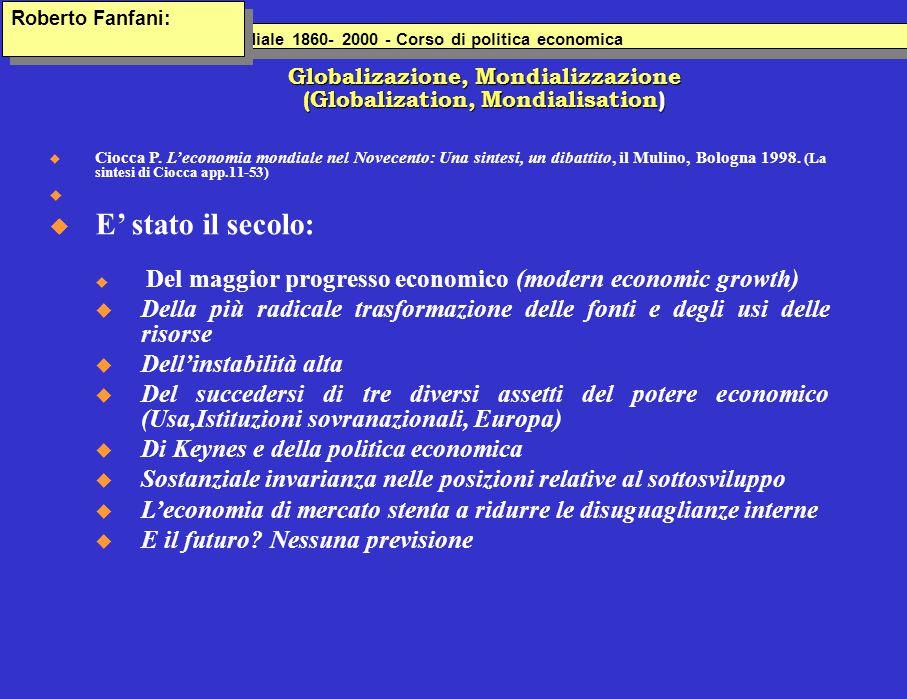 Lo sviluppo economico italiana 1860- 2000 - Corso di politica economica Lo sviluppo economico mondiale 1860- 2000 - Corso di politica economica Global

═══

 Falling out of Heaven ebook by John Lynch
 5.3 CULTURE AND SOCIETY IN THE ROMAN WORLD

═══

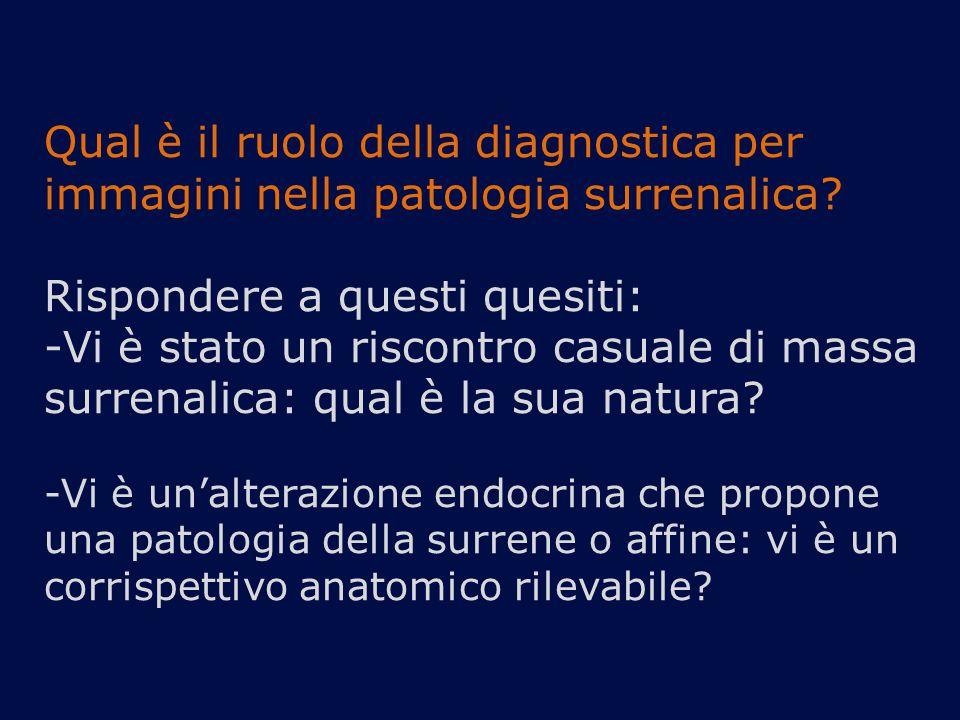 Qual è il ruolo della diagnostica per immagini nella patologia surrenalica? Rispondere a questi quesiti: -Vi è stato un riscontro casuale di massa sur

═══

To do
Exactly the lines above from the one with "Falling out of Heaven ebook by John Lynch" to the one with "5.3 CULTURE AND SOCIETY IN THE ROMAN WORLD", both included, are to be quoted; leave the rest out.

Solution for this problem
 Falling out of Heaven ebook by John Lynch
 5.3 CULTURE AND SOCIETY IN THE ROMAN WORLD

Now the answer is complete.